▸ Task to carry out: Put every line of the data below into a JSON list of strings, with one string per line and no entries for blank lines.

▸ Material shown:
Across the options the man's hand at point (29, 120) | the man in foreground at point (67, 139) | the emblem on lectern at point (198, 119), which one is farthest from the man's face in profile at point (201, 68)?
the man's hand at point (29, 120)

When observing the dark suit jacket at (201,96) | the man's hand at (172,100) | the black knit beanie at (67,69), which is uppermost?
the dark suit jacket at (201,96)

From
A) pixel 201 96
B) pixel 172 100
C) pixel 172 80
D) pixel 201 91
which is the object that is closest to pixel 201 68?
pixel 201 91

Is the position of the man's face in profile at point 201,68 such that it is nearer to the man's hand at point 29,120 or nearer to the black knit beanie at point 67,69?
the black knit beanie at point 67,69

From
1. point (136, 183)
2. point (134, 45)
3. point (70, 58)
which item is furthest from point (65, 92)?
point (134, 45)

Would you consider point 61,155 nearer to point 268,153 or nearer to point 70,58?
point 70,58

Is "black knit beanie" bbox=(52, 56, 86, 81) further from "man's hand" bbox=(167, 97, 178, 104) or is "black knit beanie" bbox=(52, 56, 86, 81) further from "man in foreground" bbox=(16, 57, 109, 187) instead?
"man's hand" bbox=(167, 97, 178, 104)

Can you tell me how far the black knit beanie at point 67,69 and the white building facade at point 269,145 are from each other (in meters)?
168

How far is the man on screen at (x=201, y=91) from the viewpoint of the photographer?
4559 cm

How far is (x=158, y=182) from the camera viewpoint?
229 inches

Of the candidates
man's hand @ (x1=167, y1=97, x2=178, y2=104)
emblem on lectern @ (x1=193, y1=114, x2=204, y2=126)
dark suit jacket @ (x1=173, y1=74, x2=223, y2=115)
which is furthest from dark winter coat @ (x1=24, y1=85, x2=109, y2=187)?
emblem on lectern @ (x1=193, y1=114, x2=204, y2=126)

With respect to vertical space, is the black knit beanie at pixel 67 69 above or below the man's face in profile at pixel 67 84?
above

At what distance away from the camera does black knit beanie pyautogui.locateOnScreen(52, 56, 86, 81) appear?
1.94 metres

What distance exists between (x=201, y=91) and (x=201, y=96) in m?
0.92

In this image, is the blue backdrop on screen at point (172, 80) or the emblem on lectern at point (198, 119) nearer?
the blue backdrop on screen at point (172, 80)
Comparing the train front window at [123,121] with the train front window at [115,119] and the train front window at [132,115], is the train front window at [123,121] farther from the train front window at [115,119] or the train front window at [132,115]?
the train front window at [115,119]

▸ Result of the task:
[
  "Across the options the man's hand at point (29, 120) | the man in foreground at point (67, 139) | the emblem on lectern at point (198, 119), which one is farthest from the man's face in profile at point (201, 68)?",
  "the man's hand at point (29, 120)",
  "When observing the dark suit jacket at (201,96) | the man's hand at (172,100) | the black knit beanie at (67,69), which is uppermost?",
  "the dark suit jacket at (201,96)",
  "From",
  "A) pixel 201 96",
  "B) pixel 172 100",
  "C) pixel 172 80",
  "D) pixel 201 91",
  "which is the object that is closest to pixel 201 68?",
  "pixel 201 91",
  "Is the position of the man's face in profile at point 201,68 such that it is nearer to the man's hand at point 29,120 or nearer to the black knit beanie at point 67,69?",
  "the black knit beanie at point 67,69",
  "From",
  "1. point (136, 183)",
  "2. point (134, 45)",
  "3. point (70, 58)",
  "which item is furthest from point (65, 92)?",
  "point (134, 45)",
  "Would you consider point 61,155 nearer to point 268,153 or nearer to point 70,58?",
  "point 70,58",
  "Is \"black knit beanie\" bbox=(52, 56, 86, 81) further from \"man's hand\" bbox=(167, 97, 178, 104) or is \"black knit beanie\" bbox=(52, 56, 86, 81) further from \"man in foreground\" bbox=(16, 57, 109, 187) instead?",
  "\"man's hand\" bbox=(167, 97, 178, 104)",
  "Can you tell me how far the black knit beanie at point 67,69 and the white building facade at point 269,145 are from each other (in meters)?",
  "168",
  "How far is the man on screen at (x=201, y=91) from the viewpoint of the photographer?",
  "4559 cm",
  "How far is (x=158, y=182) from the camera viewpoint?",
  "229 inches",
  "Of the candidates",
  "man's hand @ (x1=167, y1=97, x2=178, y2=104)",
  "emblem on lectern @ (x1=193, y1=114, x2=204, y2=126)",
  "dark suit jacket @ (x1=173, y1=74, x2=223, y2=115)",
  "which is furthest from dark winter coat @ (x1=24, y1=85, x2=109, y2=187)?",
  "emblem on lectern @ (x1=193, y1=114, x2=204, y2=126)",
  "With respect to vertical space, is the black knit beanie at pixel 67 69 above or below the man's face in profile at pixel 67 84?",
  "above",
  "At what distance away from the camera does black knit beanie pyautogui.locateOnScreen(52, 56, 86, 81) appear?",
  "1.94 metres",
  "What distance exists between (x=201, y=91) and (x=201, y=96) in m?",
  "0.92",
  "In this image, is the blue backdrop on screen at point (172, 80) or the emblem on lectern at point (198, 119) nearer?",
  "the blue backdrop on screen at point (172, 80)",
  "Comparing the train front window at [123,121] with the train front window at [115,119] and the train front window at [132,115], is the train front window at [123,121] farther from the train front window at [115,119] or the train front window at [132,115]?",
  "the train front window at [115,119]"
]